Et cette crise, d'abord sanitaire, a naturellement aussi aujourd'hui des conséquences dont chacun d'entre nous sait qu'elles vont être extrêmement lourdes, conséquences économiques, conséquences sociales, conséquences démocratiques.
Tout au long de la journée, nous allons réfléchir à ces conséquences et à cette crise, notamment le fait que cette crise ait bloqué nos concitoyens dans le confinement, dans leur lieu de résidence et leur lieu de travail, en ayant rendu plus difficile le travail en commun et en devant organiser le travail à distance.
Tout cela aura des conséquences très importantes sur l'organisation du territoire, du pays. Les grandes unités urbaines vont avoir des difficultés inédites et un nouvel aménagement du territoire va peut-être s'imposer et en tout cas.
C'est évidemment de cela que nous allons parler.
Cela signifie aussi que notre démocratie est mise à l'épreuve, qu'il faudra en inventer les formes nouvelles. Cela signifie que les grands chantiers de réforme que nous avions initiés, que le Gouvernement avait initiés, que le Président de la République avait initiés sont aujourd'hui sur le métier.
Comment les porter ? Comment les faire aboutir ? Dans quel calendrier ? Sachant aussi que, bien entendu, nous allons nous rapprocher de l'élection présidentielle qui sera organisée en 2023.
Tels sont les soucis d'un parti politique et d'un parti politique qui compte dans la majorité, qui est un des piliers de la majorité.
Nous aurons également des débats sur l'organisation de cette majorité, qui est forcément une question qui se pose aux forces politiques. Les oppositions sont divisées. Il faut que la majorité soit la plus unie possible et, en même temps, qu'elle sache additionner les forces des mouvements différents qui la forment, notamment le mouvement qui a été créé par le Président de la République, En Marche, et notre mouvement, le Mouvement démocrate, qui est son allié.

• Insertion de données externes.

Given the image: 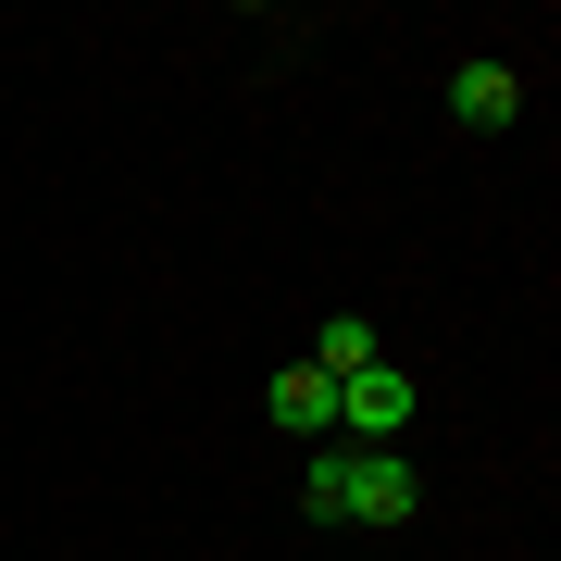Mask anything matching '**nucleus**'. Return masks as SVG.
Instances as JSON below:
<instances>
[{
	"mask_svg": "<svg viewBox=\"0 0 561 561\" xmlns=\"http://www.w3.org/2000/svg\"><path fill=\"white\" fill-rule=\"evenodd\" d=\"M300 512L312 524H412L424 512V474H412V449H312V474H300Z\"/></svg>",
	"mask_w": 561,
	"mask_h": 561,
	"instance_id": "obj_1",
	"label": "nucleus"
},
{
	"mask_svg": "<svg viewBox=\"0 0 561 561\" xmlns=\"http://www.w3.org/2000/svg\"><path fill=\"white\" fill-rule=\"evenodd\" d=\"M412 412H424V375H412V362H362V375H337V437L350 449H400Z\"/></svg>",
	"mask_w": 561,
	"mask_h": 561,
	"instance_id": "obj_2",
	"label": "nucleus"
},
{
	"mask_svg": "<svg viewBox=\"0 0 561 561\" xmlns=\"http://www.w3.org/2000/svg\"><path fill=\"white\" fill-rule=\"evenodd\" d=\"M512 113H524V76H512V62H461V76H449V125H461V138H500Z\"/></svg>",
	"mask_w": 561,
	"mask_h": 561,
	"instance_id": "obj_3",
	"label": "nucleus"
},
{
	"mask_svg": "<svg viewBox=\"0 0 561 561\" xmlns=\"http://www.w3.org/2000/svg\"><path fill=\"white\" fill-rule=\"evenodd\" d=\"M275 424H287V437H337V387H324L312 362H287V375H275Z\"/></svg>",
	"mask_w": 561,
	"mask_h": 561,
	"instance_id": "obj_4",
	"label": "nucleus"
},
{
	"mask_svg": "<svg viewBox=\"0 0 561 561\" xmlns=\"http://www.w3.org/2000/svg\"><path fill=\"white\" fill-rule=\"evenodd\" d=\"M362 362H387V337H375L362 312H324V324H312V375L337 387V375H362Z\"/></svg>",
	"mask_w": 561,
	"mask_h": 561,
	"instance_id": "obj_5",
	"label": "nucleus"
}]
</instances>
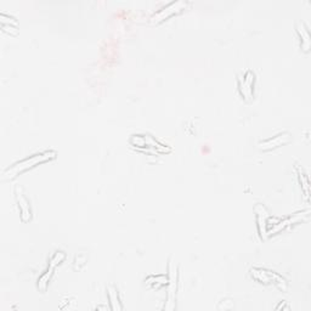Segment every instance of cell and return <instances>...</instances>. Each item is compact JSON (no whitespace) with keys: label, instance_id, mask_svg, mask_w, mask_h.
<instances>
[{"label":"cell","instance_id":"obj_1","mask_svg":"<svg viewBox=\"0 0 311 311\" xmlns=\"http://www.w3.org/2000/svg\"><path fill=\"white\" fill-rule=\"evenodd\" d=\"M55 157L56 153L54 151H46L43 152V153L34 154L30 158H26V160L17 162V163H15L11 168H8V169L3 173V179L4 180L14 179L15 176H17L20 173L26 172V170L30 169V168L38 166L39 163H44L46 161L54 160Z\"/></svg>","mask_w":311,"mask_h":311},{"label":"cell","instance_id":"obj_4","mask_svg":"<svg viewBox=\"0 0 311 311\" xmlns=\"http://www.w3.org/2000/svg\"><path fill=\"white\" fill-rule=\"evenodd\" d=\"M291 141V134L289 133H284V134H278V135L273 136L272 139L266 140V141H263L259 144V148L264 151L271 150V148L279 147V146L287 144V142Z\"/></svg>","mask_w":311,"mask_h":311},{"label":"cell","instance_id":"obj_5","mask_svg":"<svg viewBox=\"0 0 311 311\" xmlns=\"http://www.w3.org/2000/svg\"><path fill=\"white\" fill-rule=\"evenodd\" d=\"M186 6V3L183 2H176V3H172V4H169L166 8H163L160 12H157V14H154L153 16L151 17L152 21H162L164 20V18L172 16V15L175 14V12H179L180 10H182L183 8Z\"/></svg>","mask_w":311,"mask_h":311},{"label":"cell","instance_id":"obj_3","mask_svg":"<svg viewBox=\"0 0 311 311\" xmlns=\"http://www.w3.org/2000/svg\"><path fill=\"white\" fill-rule=\"evenodd\" d=\"M176 281H178V272H176V267H174L173 261H170L169 263V292H168V304L166 306L167 310H173L174 307H175Z\"/></svg>","mask_w":311,"mask_h":311},{"label":"cell","instance_id":"obj_9","mask_svg":"<svg viewBox=\"0 0 311 311\" xmlns=\"http://www.w3.org/2000/svg\"><path fill=\"white\" fill-rule=\"evenodd\" d=\"M65 259V254L62 253V252H57V253H55V256L52 257V259H51V265L50 266H52L54 267L56 264H60L62 260Z\"/></svg>","mask_w":311,"mask_h":311},{"label":"cell","instance_id":"obj_7","mask_svg":"<svg viewBox=\"0 0 311 311\" xmlns=\"http://www.w3.org/2000/svg\"><path fill=\"white\" fill-rule=\"evenodd\" d=\"M108 298H110L112 310H122V305H120L119 299H118L117 289L114 288L113 286H110V287H108Z\"/></svg>","mask_w":311,"mask_h":311},{"label":"cell","instance_id":"obj_8","mask_svg":"<svg viewBox=\"0 0 311 311\" xmlns=\"http://www.w3.org/2000/svg\"><path fill=\"white\" fill-rule=\"evenodd\" d=\"M52 269H54V267L50 266V269H49L48 271H46V273H44V275H43L38 281V287L42 289V291H45L46 287H48V282H49V278H50V276H51Z\"/></svg>","mask_w":311,"mask_h":311},{"label":"cell","instance_id":"obj_6","mask_svg":"<svg viewBox=\"0 0 311 311\" xmlns=\"http://www.w3.org/2000/svg\"><path fill=\"white\" fill-rule=\"evenodd\" d=\"M17 191V201H18V206H20L21 209V217H22L23 222H28L30 219V208L29 204L26 198L23 197L22 194H20V189H16Z\"/></svg>","mask_w":311,"mask_h":311},{"label":"cell","instance_id":"obj_2","mask_svg":"<svg viewBox=\"0 0 311 311\" xmlns=\"http://www.w3.org/2000/svg\"><path fill=\"white\" fill-rule=\"evenodd\" d=\"M130 144L141 151L147 146V148H153L156 152H166V146L160 144L157 140H154L150 135H134L130 139Z\"/></svg>","mask_w":311,"mask_h":311}]
</instances>
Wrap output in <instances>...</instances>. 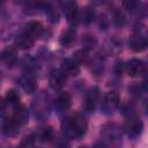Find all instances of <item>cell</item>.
<instances>
[{
	"instance_id": "obj_1",
	"label": "cell",
	"mask_w": 148,
	"mask_h": 148,
	"mask_svg": "<svg viewBox=\"0 0 148 148\" xmlns=\"http://www.w3.org/2000/svg\"><path fill=\"white\" fill-rule=\"evenodd\" d=\"M67 128H68V133L73 138L80 139L86 133L87 123L84 118L81 117L80 114H74L73 117L67 119Z\"/></svg>"
},
{
	"instance_id": "obj_2",
	"label": "cell",
	"mask_w": 148,
	"mask_h": 148,
	"mask_svg": "<svg viewBox=\"0 0 148 148\" xmlns=\"http://www.w3.org/2000/svg\"><path fill=\"white\" fill-rule=\"evenodd\" d=\"M126 69H127V73L130 76L135 77V76L142 75L146 71V67H145L143 61H141L139 59H131L126 65Z\"/></svg>"
},
{
	"instance_id": "obj_3",
	"label": "cell",
	"mask_w": 148,
	"mask_h": 148,
	"mask_svg": "<svg viewBox=\"0 0 148 148\" xmlns=\"http://www.w3.org/2000/svg\"><path fill=\"white\" fill-rule=\"evenodd\" d=\"M49 82H50V86L52 88L60 89L64 87V84L66 82V75L61 72V69H56L50 74Z\"/></svg>"
},
{
	"instance_id": "obj_4",
	"label": "cell",
	"mask_w": 148,
	"mask_h": 148,
	"mask_svg": "<svg viewBox=\"0 0 148 148\" xmlns=\"http://www.w3.org/2000/svg\"><path fill=\"white\" fill-rule=\"evenodd\" d=\"M62 6H64V12L68 21L72 24H76L79 22V13L76 9V5L74 2H65L62 3Z\"/></svg>"
},
{
	"instance_id": "obj_5",
	"label": "cell",
	"mask_w": 148,
	"mask_h": 148,
	"mask_svg": "<svg viewBox=\"0 0 148 148\" xmlns=\"http://www.w3.org/2000/svg\"><path fill=\"white\" fill-rule=\"evenodd\" d=\"M20 126H21V125H20L13 117H10V118L5 119V121H3V124H2V131H3L5 134L12 136V135L17 134Z\"/></svg>"
},
{
	"instance_id": "obj_6",
	"label": "cell",
	"mask_w": 148,
	"mask_h": 148,
	"mask_svg": "<svg viewBox=\"0 0 148 148\" xmlns=\"http://www.w3.org/2000/svg\"><path fill=\"white\" fill-rule=\"evenodd\" d=\"M71 104H72V97H71V95L68 92L62 91V92H60L58 95V97L56 99V106H57L58 110L66 111V110L69 109Z\"/></svg>"
},
{
	"instance_id": "obj_7",
	"label": "cell",
	"mask_w": 148,
	"mask_h": 148,
	"mask_svg": "<svg viewBox=\"0 0 148 148\" xmlns=\"http://www.w3.org/2000/svg\"><path fill=\"white\" fill-rule=\"evenodd\" d=\"M125 130L131 135L138 134L140 132V130H141V121H140V119H138L136 117L128 118L126 120V124H125Z\"/></svg>"
},
{
	"instance_id": "obj_8",
	"label": "cell",
	"mask_w": 148,
	"mask_h": 148,
	"mask_svg": "<svg viewBox=\"0 0 148 148\" xmlns=\"http://www.w3.org/2000/svg\"><path fill=\"white\" fill-rule=\"evenodd\" d=\"M61 72L65 74V75H72V76H75L79 74L80 72V68H79V65L75 60H65L62 62V68H61Z\"/></svg>"
},
{
	"instance_id": "obj_9",
	"label": "cell",
	"mask_w": 148,
	"mask_h": 148,
	"mask_svg": "<svg viewBox=\"0 0 148 148\" xmlns=\"http://www.w3.org/2000/svg\"><path fill=\"white\" fill-rule=\"evenodd\" d=\"M43 32V25L40 22H37V21H31L27 24V31L25 34H28L32 39L39 37Z\"/></svg>"
},
{
	"instance_id": "obj_10",
	"label": "cell",
	"mask_w": 148,
	"mask_h": 148,
	"mask_svg": "<svg viewBox=\"0 0 148 148\" xmlns=\"http://www.w3.org/2000/svg\"><path fill=\"white\" fill-rule=\"evenodd\" d=\"M146 45H147L146 38L142 37V36H140V35H134L130 39V46L135 52H140V51L145 50Z\"/></svg>"
},
{
	"instance_id": "obj_11",
	"label": "cell",
	"mask_w": 148,
	"mask_h": 148,
	"mask_svg": "<svg viewBox=\"0 0 148 148\" xmlns=\"http://www.w3.org/2000/svg\"><path fill=\"white\" fill-rule=\"evenodd\" d=\"M20 125H23V124H25V121L28 120V117H29V114H28V111H27V109L24 108V106H22V105H17V106H15V112H14V114L12 116Z\"/></svg>"
},
{
	"instance_id": "obj_12",
	"label": "cell",
	"mask_w": 148,
	"mask_h": 148,
	"mask_svg": "<svg viewBox=\"0 0 148 148\" xmlns=\"http://www.w3.org/2000/svg\"><path fill=\"white\" fill-rule=\"evenodd\" d=\"M105 110H113L118 105V95L114 91L108 92L104 97V103H103Z\"/></svg>"
},
{
	"instance_id": "obj_13",
	"label": "cell",
	"mask_w": 148,
	"mask_h": 148,
	"mask_svg": "<svg viewBox=\"0 0 148 148\" xmlns=\"http://www.w3.org/2000/svg\"><path fill=\"white\" fill-rule=\"evenodd\" d=\"M16 44L21 47V49H29L34 44V39L28 35V34H21L20 36H17L16 38Z\"/></svg>"
},
{
	"instance_id": "obj_14",
	"label": "cell",
	"mask_w": 148,
	"mask_h": 148,
	"mask_svg": "<svg viewBox=\"0 0 148 148\" xmlns=\"http://www.w3.org/2000/svg\"><path fill=\"white\" fill-rule=\"evenodd\" d=\"M1 59L7 64V65H12L15 62L16 60V53H15V50L14 49H7L6 51H3L2 56H1Z\"/></svg>"
},
{
	"instance_id": "obj_15",
	"label": "cell",
	"mask_w": 148,
	"mask_h": 148,
	"mask_svg": "<svg viewBox=\"0 0 148 148\" xmlns=\"http://www.w3.org/2000/svg\"><path fill=\"white\" fill-rule=\"evenodd\" d=\"M74 39H75V31L68 29V30H66L65 32H62L61 38H60V42H61V44H64V45H71V44L74 42Z\"/></svg>"
},
{
	"instance_id": "obj_16",
	"label": "cell",
	"mask_w": 148,
	"mask_h": 148,
	"mask_svg": "<svg viewBox=\"0 0 148 148\" xmlns=\"http://www.w3.org/2000/svg\"><path fill=\"white\" fill-rule=\"evenodd\" d=\"M6 101L14 106H17L20 104V96L15 90H8L6 94Z\"/></svg>"
},
{
	"instance_id": "obj_17",
	"label": "cell",
	"mask_w": 148,
	"mask_h": 148,
	"mask_svg": "<svg viewBox=\"0 0 148 148\" xmlns=\"http://www.w3.org/2000/svg\"><path fill=\"white\" fill-rule=\"evenodd\" d=\"M22 87L24 88V90H27L28 92H32L36 89V83L35 80L31 76H25L24 80L22 81Z\"/></svg>"
},
{
	"instance_id": "obj_18",
	"label": "cell",
	"mask_w": 148,
	"mask_h": 148,
	"mask_svg": "<svg viewBox=\"0 0 148 148\" xmlns=\"http://www.w3.org/2000/svg\"><path fill=\"white\" fill-rule=\"evenodd\" d=\"M97 97H98V92H97L96 89L89 91L88 97H87V108H88V109H90V110L94 109L95 103H96V101H97Z\"/></svg>"
},
{
	"instance_id": "obj_19",
	"label": "cell",
	"mask_w": 148,
	"mask_h": 148,
	"mask_svg": "<svg viewBox=\"0 0 148 148\" xmlns=\"http://www.w3.org/2000/svg\"><path fill=\"white\" fill-rule=\"evenodd\" d=\"M83 17H84L86 22H90L94 17V10L91 8H86L84 12H83Z\"/></svg>"
},
{
	"instance_id": "obj_20",
	"label": "cell",
	"mask_w": 148,
	"mask_h": 148,
	"mask_svg": "<svg viewBox=\"0 0 148 148\" xmlns=\"http://www.w3.org/2000/svg\"><path fill=\"white\" fill-rule=\"evenodd\" d=\"M3 108H5V103L2 102V99H0V111H2Z\"/></svg>"
}]
</instances>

Tels sont les sujets et ils ne sont pas uniquement des sujets nationaux. Ce sont des sujets planétaires et européens. Nos Parlementaires européens, en plus des Députés et des Sénateurs de notre mouvement, vont aussi s'exprimer sur ces sujets avec la conscience qu'ils portent, en tout cas que les institutions européennes portent une part très importante des réponses qui sont celles de notre avenir national.
C'est un congrès sous une forme inédite, mais un congrès de plein exercice.
Le renouvellement des instances départementales et nationales a eu lieu. Nous en aurons, tout à l'heure, les résultats. Je reconnais qu'il n'y avait pas un suspens extraordinaire pour l'élection du Président et je vous en demande pardon, mais c'est ainsi que c'était organisé, avec les règles qui sont les nôtres.
Je suis très heureux que cette rencontre puisse avoir lieu.
Je veux remercier les équipes ayant rendu possible cette organisation, ayant eu l'imagination, la capacité, le dévouement, l'engagement de rendre possible cette organisation.
Tout à l'heure, vous entendrez ceux que vous avez portés aux responsabilités.
Je veux remercier particulièrement les membres du Gouvernement, car leur emploi du temps n'est pas facile. Marc Fesneau, Jacqueline Gourault, Nathalie Elimas, Sarah El Haïry et Geneviève Darrieussecq sont spécialement remerciés, de même que les Parlementaires sont spécialement remerciés. Ils sont tous sur le terrain.
J'espère qu'ils prendront cependant le temps de participer à cette rencontre.